- Page text:
The revelations to Joseph Smith were hard to take in his own time. Ministers scoffed at his report of the First Vision. The very idea of the Book of Mormon made Palmyra townspeople furious before they had read a word of it. Joseph Smith was ridiculed throughout his life for claiming he communicated with God, even by those who believed in God and acknowledged the occurrence of revelation in the Bible.

Today the revelations are even more difficult to believe than they were in the past. The official scientific culture of our time has largely discredited the divinity of the Bible and is agnostic on the existence of God. One of the great transformations since 1830 is the enshrinement of science as our official culture. Science was well launched in 1830, but over the past 150 years the influence of science has enlarged immensely, especially among the educated populace. Science has become the court of last resort in determining what is true. Unless something can be proven scientifically, its validity must remain in question. Although private individuals and even large organizations maintain belief in God, only those ideas with scientific validation receive general acknowledgement. By science I do not mean only the physical sciences, but all those forms of scholarship that employ evidence, appeal to reason, and leave the determination of truth to the community of reasonable men and women. In educated circles where the power of science is generally acknowledged, the validity of revelation is commonly doubted. Many educated people consider revelation an imagined fabrication, in a class with witchcraft, magic, and astrology. My photographer-friend’s husband is a physicist; from her point of view Joseph Smith’s revelations were fantastic.

Science is not the whole story in our culture, however. While dominant in the official culture that governs awards of government grants, for example, agnosticism on revelation does not reign everywhere. In our popular culture, we see many signs of a deep yearning for contact with a higher sphere. The desire for supernatural communication shows up in science fiction, the popularity of astrological charts, the stories of life after death, and the movies involving departed spirits. Think of the popularity of E.T., Close Encounters of the Third Kind, or Star Wars. In all of these movies, the existence of powers outside our scientifically known world lies at the center of the plot. How to reach them, how to cultivate them, how to bring them into our lives are the questions the stories ask. “May the Force be with you,” Luke Skywalker is told in Star Wars. Latter-day Saints equate Force with Holy Ghost and consider it a religious achievement when Luke does trust the Force. But does not everyone in the movie audience feel the same? For a minute or two, the whole audience believes that supernatural powers can expand human powers, and we should all trust the Force. At that point in the story, they believe in listening to the Spirit.

Everywhere in our culture we see signs of this yearning for contact with invisible powers beyond ordinary life, contact that science can neither satisfy nor justify. Occasionally scientists working on the origins of the universe or at some other boundary of knowledge offer a glimpse of something deeper and more wonderful than swirling, cold power. We wait eagerly for them to tell us what it is, but in vain. We want to know: Is there a higher power? Is it benevolent? Will it speak to us? But the questions coming from our popular culture are never answered by the official culture.

- Request:
Answer these questions from the passage on Joseph Smith's revelations and science:
1. Who became furious at the very idea of the Book of Mormon before reading a word of it?
2. Which three things do many educated people place in the same class as revelation?
3. What is Luke Skywalker told in Star Wars?

- Source data:
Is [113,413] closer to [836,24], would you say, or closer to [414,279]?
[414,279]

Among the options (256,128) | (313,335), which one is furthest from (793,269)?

- Result of the task:
1. Palmyra townspeople
2. Witchcraft, magic, and astrology
3. "May the Force be with you."